Can vegans lead an active and healthy life without taking supplements? This is a hot discussion with a mix of views; some are in favor, while others discourage supplements for vegetarians. Based on medical evidence, restricting yourself to plant-based food has multiple benefits with certain limitations. 

How? Vitamins B12 and D are two important nutrients our body mainly gets from animal-based diets like eggs, meat, etc. That is why vegan gummies may be helpful for those who are on a vegan diet. Such supplements fulfill all the body’s nutritional requirements, resulting in high immunity and overall well-being. In this article, you will learn more about the top choices suggested by medical experts when selecting vitamins for vegans.
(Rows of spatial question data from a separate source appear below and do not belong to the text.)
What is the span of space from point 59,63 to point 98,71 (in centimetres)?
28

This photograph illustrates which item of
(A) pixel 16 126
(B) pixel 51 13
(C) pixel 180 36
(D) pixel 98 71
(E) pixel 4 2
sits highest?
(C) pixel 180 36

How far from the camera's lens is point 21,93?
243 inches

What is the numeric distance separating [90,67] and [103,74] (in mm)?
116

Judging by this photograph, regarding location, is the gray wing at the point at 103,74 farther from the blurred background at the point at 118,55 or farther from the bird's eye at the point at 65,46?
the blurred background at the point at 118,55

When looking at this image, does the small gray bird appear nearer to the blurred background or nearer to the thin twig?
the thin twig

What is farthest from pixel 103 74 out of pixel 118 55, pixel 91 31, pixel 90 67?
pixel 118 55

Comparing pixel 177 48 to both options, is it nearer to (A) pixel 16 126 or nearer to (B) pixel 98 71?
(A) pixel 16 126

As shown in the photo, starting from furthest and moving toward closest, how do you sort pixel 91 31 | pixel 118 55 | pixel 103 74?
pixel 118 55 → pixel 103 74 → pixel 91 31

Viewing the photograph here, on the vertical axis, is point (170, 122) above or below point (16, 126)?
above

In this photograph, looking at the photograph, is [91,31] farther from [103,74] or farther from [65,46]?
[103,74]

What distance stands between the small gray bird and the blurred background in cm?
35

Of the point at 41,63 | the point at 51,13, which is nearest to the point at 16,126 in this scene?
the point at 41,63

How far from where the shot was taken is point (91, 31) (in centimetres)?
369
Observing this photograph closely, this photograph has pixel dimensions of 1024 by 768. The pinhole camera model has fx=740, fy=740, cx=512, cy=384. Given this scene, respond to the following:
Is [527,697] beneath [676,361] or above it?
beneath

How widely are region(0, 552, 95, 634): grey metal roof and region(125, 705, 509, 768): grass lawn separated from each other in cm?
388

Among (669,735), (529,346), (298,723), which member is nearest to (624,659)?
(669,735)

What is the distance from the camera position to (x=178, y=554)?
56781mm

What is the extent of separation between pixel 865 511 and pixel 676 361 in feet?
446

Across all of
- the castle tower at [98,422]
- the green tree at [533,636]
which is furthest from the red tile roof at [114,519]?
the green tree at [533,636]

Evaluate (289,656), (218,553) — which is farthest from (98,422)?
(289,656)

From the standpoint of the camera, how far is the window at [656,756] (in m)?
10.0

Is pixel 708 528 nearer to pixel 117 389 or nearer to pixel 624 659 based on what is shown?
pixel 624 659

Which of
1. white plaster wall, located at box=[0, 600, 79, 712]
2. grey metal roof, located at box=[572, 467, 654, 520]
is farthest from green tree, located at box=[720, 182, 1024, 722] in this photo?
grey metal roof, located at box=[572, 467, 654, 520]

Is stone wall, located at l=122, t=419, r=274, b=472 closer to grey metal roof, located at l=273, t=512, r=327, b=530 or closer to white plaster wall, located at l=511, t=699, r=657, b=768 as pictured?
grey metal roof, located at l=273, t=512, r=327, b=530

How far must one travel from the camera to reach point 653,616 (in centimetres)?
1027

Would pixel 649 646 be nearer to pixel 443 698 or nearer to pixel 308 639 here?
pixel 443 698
Top Vegan Supplements for Optimal Health

Whether your body is deficient in essential nutrients is based on specific medical tests the doctor prescribes. Too much consumption of dietary supplements without needs leads to side effects like dizziness, stomach aches, etc., or may result in severe issues like organ failure. Generally, the top picks for supplements recommended by medical experts for vegetarians are:

Vitamin B-12 

This is the best vitamin for vegetarians because you can only get a small quantity from plants, and vegetarians often face its deficiency. It is behind the proper functioning of our brain and eyes, strengthening bones, and making our skin healthier. 

In the case of long-term deficiency of Vitamin B-12, people may experience lower cognition, depression, headaches, poor health, etc. So, many medical experts recommend it for people who are not eating a well-balanced diet. 

Iron

There are two types of irons that our body needs for proper functioning. The iron that we get from animals is called heme iron, and plant-based iron is called nonheme. If a person consumes a high portion of nuts, seeds, whole grains, etc., the body gets sufficient iron. However, our bodies utilize heme iron more efficiently, so your medical health provider may recommend iron supplements to prevent any deficiency. 

Vitamin D

Our body can naturally produce Vitamin D by exposing it to sunlight in the morning or afternoon. Food like fish, salmon, eggs, etc., are also great for getting Vitamin D, which vegetarians don’t usually consume.  So, there is a chance of its deficiency, and getting it through supplements results in stronger bones and muscles. 

Zinc

Zinc is another important nutrient that our body needs to fight against harmful bacteria and other germs. Its deficiency results in lower immunity and increases the chances of age-related issues, such as low fertility and neurodegenerative disorders. 

Oysters, lamb, eggs, etc., are rich sources of zinc that are not part of a vegan diet. Plant-based foods like seeds, nuts, etc., are also good sources, but zinc absorption is lower than animal-based food. So, zinc supplements are recommended for vegetarians. 

Calcium 

Our body needs around 1,000 mg of calcium every day for muscle movement and bone health,

People who consume animal and plant-based food are less vulnerable to its deficiency. 

A vegan diet is also sufficient for fulfilling calcium requirements by taking a maximum of vegetables, legumes, beans, lentils, etc. 

However, our body utilizes animal-sourced calcium more efficiently to strengthen bones and smooth nerve functioning. So, taking 500-1500 mg calcium supplement daily is generally recommended while you are on restrictive diet plans.

Bottom Line

The human body functions smoothly and has a higher immunity against infection when it receives all the essential nutrients. A plant-based diet with all the essential vegan vitamins fulfills all the requirements. However, it is best to consult a medical health provider before picking any supplement or determining its suitable dosage.